If the original data file is very large, then you're stuck reading each
line in a loop.  If you're planning on matching lines, then look at the
[Regular Expressions] man pages.  Tcl 8.x's regular expressions are more
powerful than the traditional awk's regular expressions.
----
[owh - a fileless tclsh] (named in honor of Ousterhout, Welch, and Hobbs ;-) gives you a similar operation framework (initial, per-line, and final code) which can be specified right on the command line, as is habitual with awk programmers also. But the language is Tcl. Of course.

'''awksplit''' in [Braintwisters] mimicks the line-splitting behavior of awk: given a string, it is broken up on default or specifiable FS into variables 1..NF, where NF gives the number of fields.

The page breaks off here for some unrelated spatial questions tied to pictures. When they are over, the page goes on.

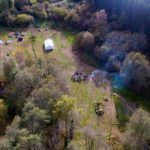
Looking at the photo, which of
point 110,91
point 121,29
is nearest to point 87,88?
point 110,91

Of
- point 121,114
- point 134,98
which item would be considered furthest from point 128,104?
point 121,114

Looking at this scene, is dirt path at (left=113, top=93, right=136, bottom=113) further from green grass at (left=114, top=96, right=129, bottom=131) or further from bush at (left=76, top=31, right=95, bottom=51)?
bush at (left=76, top=31, right=95, bottom=51)

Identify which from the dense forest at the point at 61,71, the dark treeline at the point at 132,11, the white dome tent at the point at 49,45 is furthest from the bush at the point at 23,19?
the dark treeline at the point at 132,11

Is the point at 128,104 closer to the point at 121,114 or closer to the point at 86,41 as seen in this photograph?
the point at 121,114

It even reconstructs $0 if you assign to one of the fields. 

''Side note:'' while $1 in Tcl means "the value of the variable named 1" (which is a legal name), in awk it's rather a special syntax for indexing into array "$", so you can write (in awk):
 {for(i=1;i<=NF;i++){print $i}}

One of the neat aspects of this feature is that one can make reference to $NF - which means "use the value of the last field - whatever number it might be".  Thus, one can write:

 #! /bin/awk -f
 { print $NF }

This splits the file based on your FS and then prints the last field of each record.  One record can have 10 and the next 100 - you still get the last field!  Not many other languages allows neat stuff like this.

Tcl of course does (cf. [[lindex $list end]]).

----
Don't forget the file scanning commands [http://www.neosoft.com/tclx/man/TclX.n.html] in TclX, i.e.

   * scancontext
   * scanfile
   * scanmatch

----
[Arjen Markus] has posted source [http://groups.google.com/groups?hl=en&frame=right&th=858a41b7eff29890]
(also found at  http://starbase.neosoft.com/~claird/comp.lang.tcl/examples/awkproc.tcl ),
for a Tcl-coded package which emulates important AWK capabilities.


----
This [http://groups.google.com/groups?hl=en&frame=right&th=ae482cc46a36dad3]
thread makes several points of interest to those coming from Awk.